Bhima, que como es natural estaba presente, se levantó, pálido de ira, e iba a arremeter contra el osado, cuando, Bhisma, dirigiéndose al gigante enfurecido, le dijo:

- Despacio, oh Bhima, te contaré la historia de este Shishupala, que tan valientemente aúlla a mi alrededor. Nació hijo de un rey extraordinariamente favorecido por los dioses, que tuvo tres ojos y cuatro brazos, y tan pronto como apareció en el mundo, rebuznó como un burro, y sus padres, temblando de terror ante la maldición, se preparaban para abandonar a su hijo, cuando una voz les habló desde el éter, diciéndoles: «No os preocupéis. Ciudad al niño. Vendrá el día en que uno que todavía no ha nacido lo matará con las armas que sean necesarias. Entretanto, será feliz y tendrá buena posición». La madre de esta criatura, reconfortada por las palabras del dios desconocido, le preguntó quién sería el que mataría a su hijo, y la voz le respondió: «Aquel que tuviese en brazos a tu hijo el día que le desapareciese el tercer ojo y se le cayesen los brazos complementarios». Los Reyes viajaron por todo el país, dejando que los nobles y guerreros más conocidos cogiesen al niño en brazos; pero nunca se le caían los brazos ni le desaparecía el tercer ojo. Entonces volvieron a la capital de su reino. Ocurrió bastante después que un día les visitó el príncipe Krishna en compañía de su hermana mayor, y cogió a Shishupala. En el acto le desapareció el tercer ojo y los otros dos brazos. La reina de Chedis se postró a sus pies y le pidió un favor: «Concédeme, oh gran señor, que cuando mi hijo te ofenda le perdones». Krishna, en su magnificencia, le contestó: «Si cien veces me ofendiera, cien veces le perdonaría». Ese es Shishupala, el que ahora véis presumiendo ante su señor de las proezas que ha de llevar a cabo. Por eso veis que Krishna sigue dormitando. Día vendrá en que se pase de las cien veces, y entonces terrible será la ira del señor.

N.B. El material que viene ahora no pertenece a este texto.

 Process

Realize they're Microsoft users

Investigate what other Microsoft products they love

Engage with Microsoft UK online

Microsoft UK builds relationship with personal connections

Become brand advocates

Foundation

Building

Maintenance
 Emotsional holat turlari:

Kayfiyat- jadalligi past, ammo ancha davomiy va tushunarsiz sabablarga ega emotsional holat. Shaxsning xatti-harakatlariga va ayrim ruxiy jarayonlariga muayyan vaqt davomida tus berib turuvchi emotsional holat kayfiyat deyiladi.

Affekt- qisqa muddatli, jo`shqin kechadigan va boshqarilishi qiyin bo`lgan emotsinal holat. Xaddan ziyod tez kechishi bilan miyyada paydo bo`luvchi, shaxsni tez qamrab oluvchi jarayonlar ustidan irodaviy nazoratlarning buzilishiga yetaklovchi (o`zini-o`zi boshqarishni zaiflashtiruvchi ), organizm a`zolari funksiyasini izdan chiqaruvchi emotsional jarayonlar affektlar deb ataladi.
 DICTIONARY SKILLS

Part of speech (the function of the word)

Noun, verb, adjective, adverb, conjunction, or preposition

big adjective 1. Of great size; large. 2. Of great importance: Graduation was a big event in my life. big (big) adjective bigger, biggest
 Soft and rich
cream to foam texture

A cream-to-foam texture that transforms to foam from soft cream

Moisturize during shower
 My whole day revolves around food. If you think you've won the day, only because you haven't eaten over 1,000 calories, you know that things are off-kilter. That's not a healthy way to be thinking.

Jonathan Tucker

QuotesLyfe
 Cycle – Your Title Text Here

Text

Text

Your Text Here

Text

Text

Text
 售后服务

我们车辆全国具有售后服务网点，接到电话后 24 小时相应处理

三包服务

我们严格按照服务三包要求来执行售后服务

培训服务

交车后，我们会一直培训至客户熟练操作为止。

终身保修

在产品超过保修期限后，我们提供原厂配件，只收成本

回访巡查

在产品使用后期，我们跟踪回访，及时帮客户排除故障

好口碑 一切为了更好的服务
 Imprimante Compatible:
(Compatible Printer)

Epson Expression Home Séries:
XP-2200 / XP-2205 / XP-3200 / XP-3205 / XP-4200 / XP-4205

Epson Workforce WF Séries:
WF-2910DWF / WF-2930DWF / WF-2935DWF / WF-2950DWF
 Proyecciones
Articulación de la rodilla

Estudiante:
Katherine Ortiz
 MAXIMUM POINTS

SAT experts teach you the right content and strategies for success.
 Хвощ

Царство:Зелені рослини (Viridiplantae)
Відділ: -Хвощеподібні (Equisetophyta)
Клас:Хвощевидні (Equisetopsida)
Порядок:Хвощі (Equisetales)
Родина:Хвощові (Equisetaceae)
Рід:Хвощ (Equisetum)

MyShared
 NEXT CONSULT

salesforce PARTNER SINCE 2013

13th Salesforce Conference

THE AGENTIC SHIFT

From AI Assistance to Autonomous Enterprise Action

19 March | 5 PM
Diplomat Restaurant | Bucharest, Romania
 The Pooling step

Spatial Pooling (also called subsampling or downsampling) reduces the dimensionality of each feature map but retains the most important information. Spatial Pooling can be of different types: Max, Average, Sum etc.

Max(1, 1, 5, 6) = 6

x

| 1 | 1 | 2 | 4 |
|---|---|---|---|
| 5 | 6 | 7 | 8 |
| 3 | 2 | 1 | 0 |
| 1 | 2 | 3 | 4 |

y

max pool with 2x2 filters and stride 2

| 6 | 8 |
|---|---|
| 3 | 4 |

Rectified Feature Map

Shishupala, que había oído todo el cuento de Bhisma, se levantó, enfurecido y, agitando su sable, le contestó:

- ¡Oh viejo senil!, has de saber que si ahora, en este momento, existía es solamente por mi favor especial y el de estos reyes que están aquí presentes.

- Sea esto así o no -respondió el sabio-, aprende, oh joven mortal, que la opinión de todos los reyes del mundo me tiene sin cuidado. Si he de morir por fuego o por arma blanca, eso no lo saben más que los dioses, y desde este momento has de saber que pongo la planta de mi pie sobre todas vuestras cabezas. Aquí, delante de nosotros, está el señor, a él hemos adorado; continuemos. Solamente aquel que quiera una muerte rápida entrará en batalla con él, y ése le matará con las armas divinas que los dioses, por mérito especial, le han concedido.

Al final de la locución solemne de Bhisma todos los ojos se volvieron con expectación a Krishna, que había abierto los ojos y miraba con gran calma al enfurecido Shishupala. Y cuando el enfurecido guerrero se rió sarcásticamente de Krishna, fue cuando éste se levantó y le dijo: - ¡Oh maldito de los dioses, por fin has llenado el vaso de tus iniquidades hasta el borde! ¡Ahora recibirás tu justo pago!

Al terminar de dirigirle esta terrible sentencia, un disco de fuego salió de su persona y cayó sobre el casco del ofensor, cercenándole la cabeza que rodó por el suelo. En aquel momento, una llamarada espantosa, que era el alma dcl culpable, salió de su cadáver y avanzó hasta los pies de Krishna, rindiéndole homenaje y desapareciendo después. Así terminó Shishupala, el que había pecado cien veces y una, y había sido perdonado. Porque hasta los enemigos del señor vuelven a él cuando su mente esta concentrada en el perdón, en el momento de su muerte terrenal.